FM developers require language models (LMs), data and computing power to generate natural language output, such as texts, from language input. Thus, the FM value chain is composed of three main elements: LMs, data and computing resources.

These markets are currently competitive, with multiple providers and degrees of openness thanks to several closed- and open-source models, open-source and proprietary data, and vigorous competition between firms at the computing-resources level, despite high degrees of concentration in some of these markets. These market characteristics ensure that FM developers face low or surmountable entry barriers.

Still, potential competition issues are likely to arise in the future. Dominant firms could leverage their dominant positions, refuse to give access to their LMs, scrape data, refuse to grant access to data, impose undue barriers to switching and lock their users into their ecosystems. Firms could also use LMs to achieve an anticompetitive agreement through algorithmic collusion.

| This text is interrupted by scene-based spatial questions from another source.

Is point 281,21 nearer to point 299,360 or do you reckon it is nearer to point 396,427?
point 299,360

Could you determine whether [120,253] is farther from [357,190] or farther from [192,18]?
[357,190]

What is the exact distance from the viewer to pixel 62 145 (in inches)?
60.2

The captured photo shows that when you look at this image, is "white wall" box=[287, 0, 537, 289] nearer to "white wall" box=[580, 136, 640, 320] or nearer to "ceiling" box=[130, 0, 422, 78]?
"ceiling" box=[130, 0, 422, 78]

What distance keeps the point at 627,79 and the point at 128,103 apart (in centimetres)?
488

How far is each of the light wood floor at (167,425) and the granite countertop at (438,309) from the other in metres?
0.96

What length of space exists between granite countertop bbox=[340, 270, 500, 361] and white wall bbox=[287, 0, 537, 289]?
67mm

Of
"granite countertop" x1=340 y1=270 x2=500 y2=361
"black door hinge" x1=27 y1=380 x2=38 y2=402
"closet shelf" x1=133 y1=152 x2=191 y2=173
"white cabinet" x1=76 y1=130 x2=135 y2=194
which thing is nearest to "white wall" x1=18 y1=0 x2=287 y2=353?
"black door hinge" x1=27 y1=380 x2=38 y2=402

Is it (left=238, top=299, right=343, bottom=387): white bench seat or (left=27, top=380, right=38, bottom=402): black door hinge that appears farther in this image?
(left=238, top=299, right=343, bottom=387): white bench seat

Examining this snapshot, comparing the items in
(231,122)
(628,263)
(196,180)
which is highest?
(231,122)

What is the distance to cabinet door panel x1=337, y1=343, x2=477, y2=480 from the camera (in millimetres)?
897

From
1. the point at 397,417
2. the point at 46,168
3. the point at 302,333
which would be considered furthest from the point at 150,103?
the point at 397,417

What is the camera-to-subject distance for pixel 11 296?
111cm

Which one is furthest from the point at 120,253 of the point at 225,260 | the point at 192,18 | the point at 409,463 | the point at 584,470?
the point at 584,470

Competition authorities should focus their efforts on short-term risks. They should also remain vigilant in terms of ensuring the competitive process between open- and closed-source models works and that open-source developers and public authorities do not impose undue restrictions to mitigate the risks of open-source models, which would deter their development in a way that would favour closed-source models.
Finally, at this development stage, studies are lacking. Researchers and competition authorities should investigate the impact of fms on content providers and the digital advertising industry, the role of FMs in digital ecosystems, and cooperation mechanisms between competent authorities across regulatory fields and countries."